Copy the Sunset Eyes 2000 album entry below word for word, from start to finish.

# EXCERPTED TEXT:
───

Studio album by Saskia Laroo and Teddy Edwards with Ernie Andrews
- Released: July 10, 1999
- Recorded: 1999
- Studio: Private Island Trax, Holloywood, CA
- Genre: Jazz
- Length: 60:39
- Label: Laroo SL9902
- Producer: Saskia Laroo, Teddy Edwards

Saskia Laroo chronology
| Jazzkia (1999) | Sunset Eyes 2000 (1999) | Really Jazzy (2008) |

Teddy Edwards chronology
| Midnight Creeper (1996) | Sunset Eyes 2000 (1999) | Ladies Man (2000) |

= Sunset Eyes 2000 =

Sunset Eyes 2000 is an album by trumpeter Saskia Laroo and saxophonist Teddy Edwards which was recorded in 1999, and released on the Laroo label.

───

# DATA EXTRACTS:
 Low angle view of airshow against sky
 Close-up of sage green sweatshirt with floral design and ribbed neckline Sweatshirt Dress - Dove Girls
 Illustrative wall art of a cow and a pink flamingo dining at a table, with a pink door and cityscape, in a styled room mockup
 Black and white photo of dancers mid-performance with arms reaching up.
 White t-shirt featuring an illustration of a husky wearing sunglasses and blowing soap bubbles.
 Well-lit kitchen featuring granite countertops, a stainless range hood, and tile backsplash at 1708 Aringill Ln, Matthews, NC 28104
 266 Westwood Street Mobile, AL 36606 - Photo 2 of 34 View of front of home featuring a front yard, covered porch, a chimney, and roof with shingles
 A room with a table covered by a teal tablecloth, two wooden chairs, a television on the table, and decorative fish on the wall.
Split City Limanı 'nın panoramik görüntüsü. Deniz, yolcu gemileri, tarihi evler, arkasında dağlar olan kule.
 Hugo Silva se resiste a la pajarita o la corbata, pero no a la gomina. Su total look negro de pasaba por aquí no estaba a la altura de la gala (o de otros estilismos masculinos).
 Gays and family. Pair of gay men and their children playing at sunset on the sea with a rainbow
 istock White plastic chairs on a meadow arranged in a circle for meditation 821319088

───

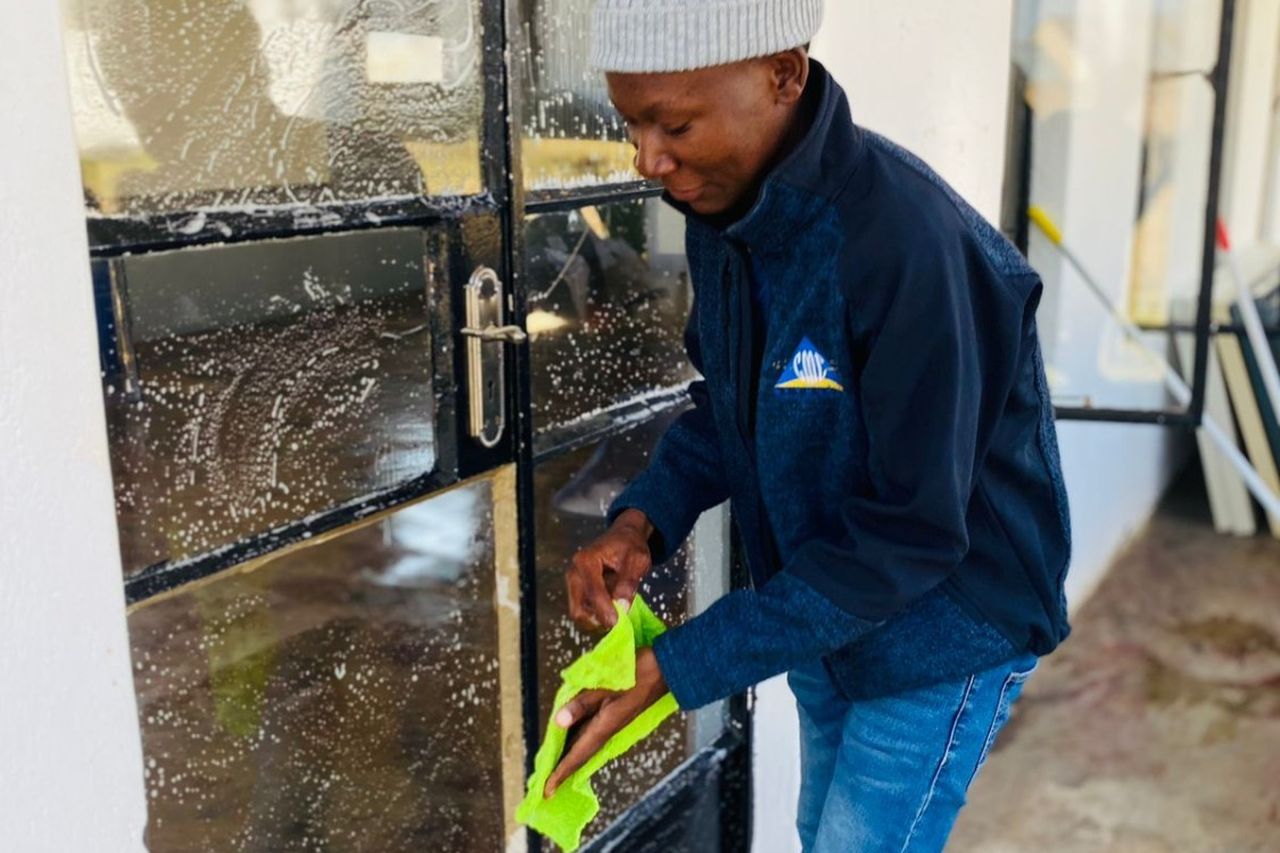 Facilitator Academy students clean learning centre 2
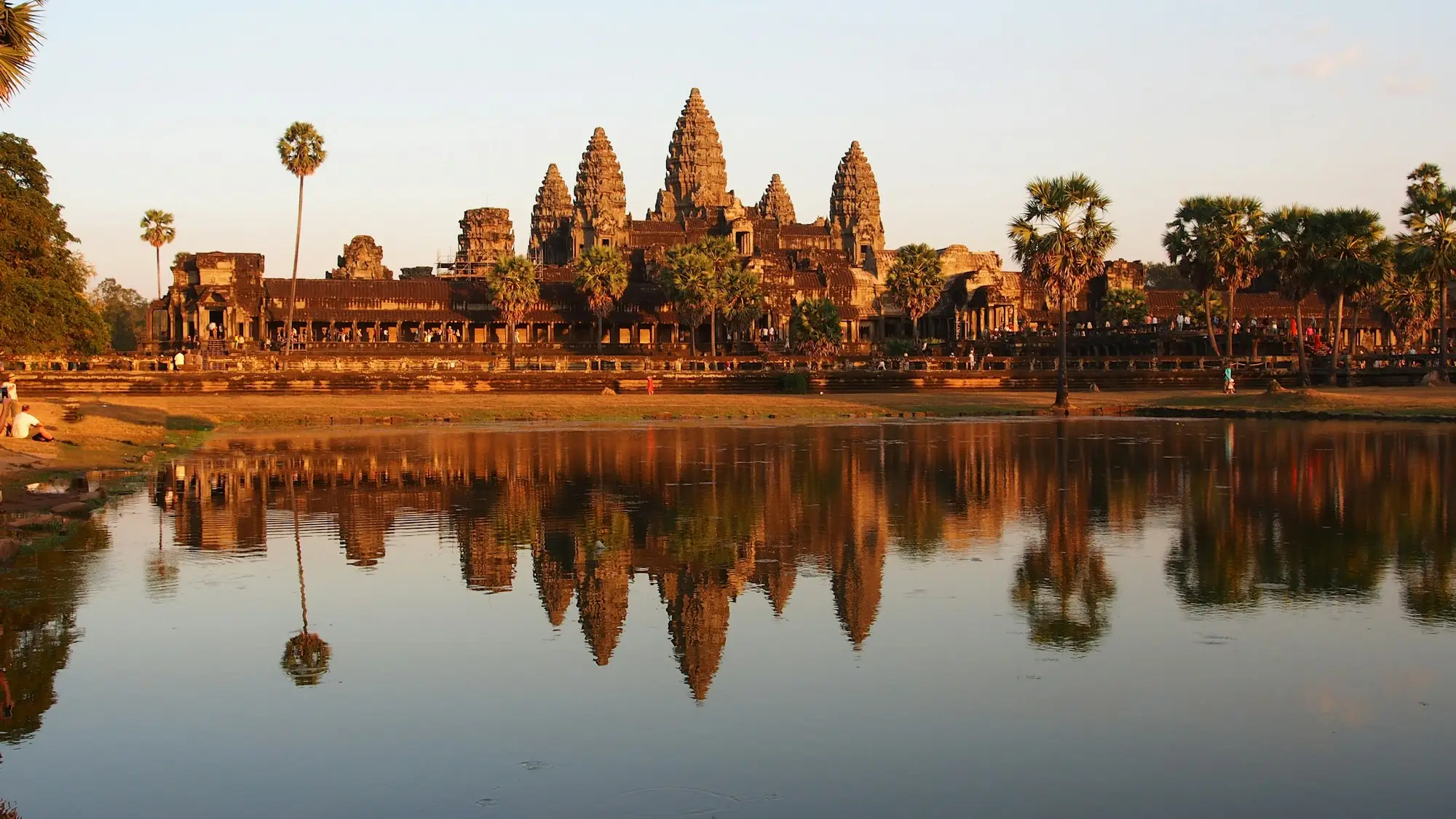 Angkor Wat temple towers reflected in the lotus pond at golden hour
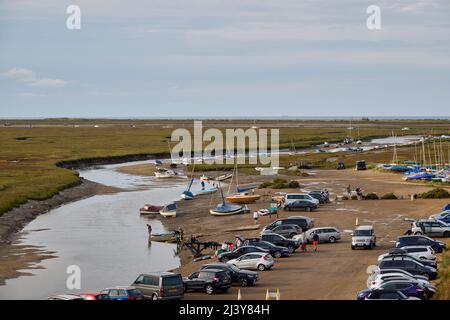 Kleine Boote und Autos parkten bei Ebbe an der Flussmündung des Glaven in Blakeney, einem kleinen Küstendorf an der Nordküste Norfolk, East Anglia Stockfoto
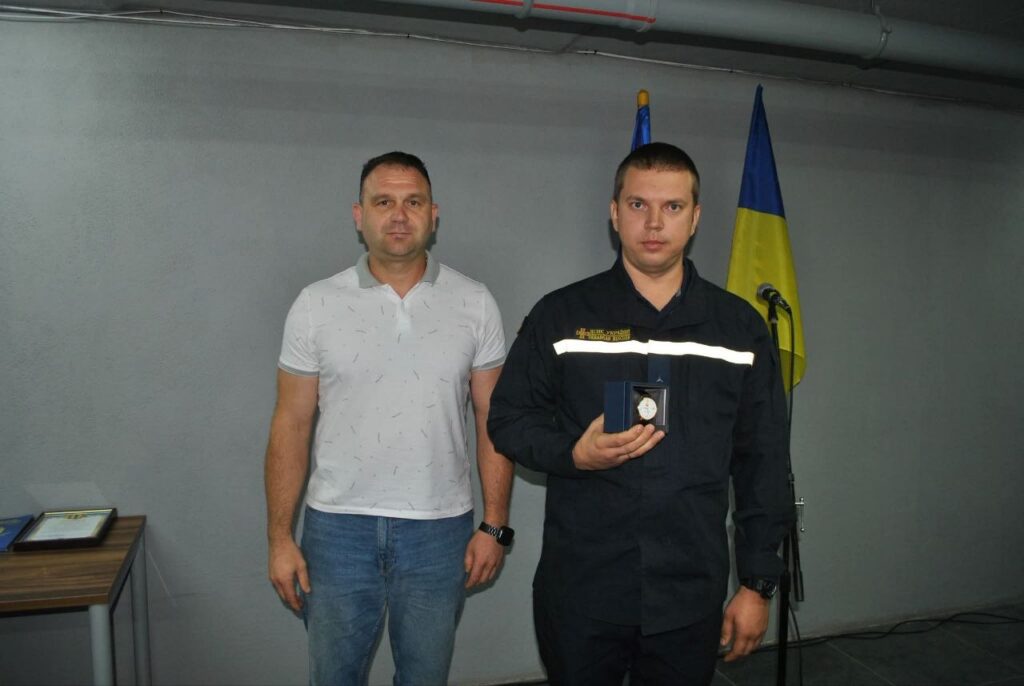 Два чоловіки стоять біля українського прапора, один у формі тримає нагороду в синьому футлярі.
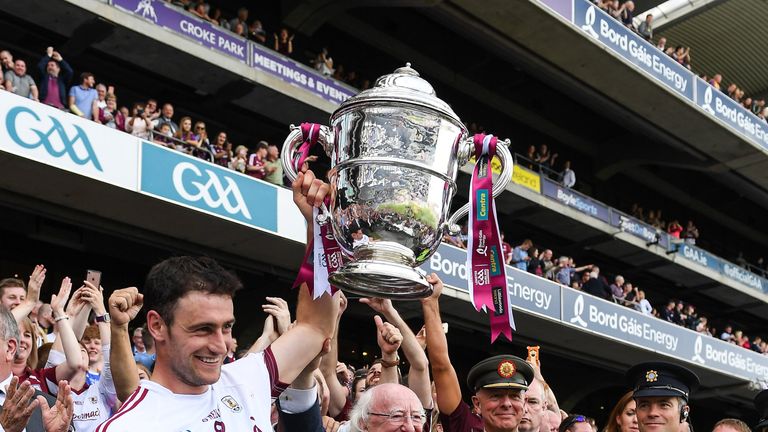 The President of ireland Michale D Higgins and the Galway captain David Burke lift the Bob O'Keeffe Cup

───

# REPLY:
Studio album by Saskia Laroo and Teddy Edwards with Ernie Andrews
- Released: July 10, 1999
- Recorded: 1999
- Studio: Private Island Trax, Holloywood, CA
- Genre: Jazz
- Length: 60:39
- Label: Laroo SL9902
- Producer: Saskia Laroo, Teddy Edwards

Saskia Laroo chronology
| Jazzkia (1999) | Sunset Eyes 2000 (1999) | Really Jazzy (2008) |

Teddy Edwards chronology
| Midnight Creeper (1996) | Sunset Eyes 2000 (1999) | Ladies Man (2000) |

= Sunset Eyes 2000 =

Sunset Eyes 2000 is an album by trumpeter Saskia Laroo and saxophonist Teddy Edwards which was recorded in 1999, and released on the Laroo label.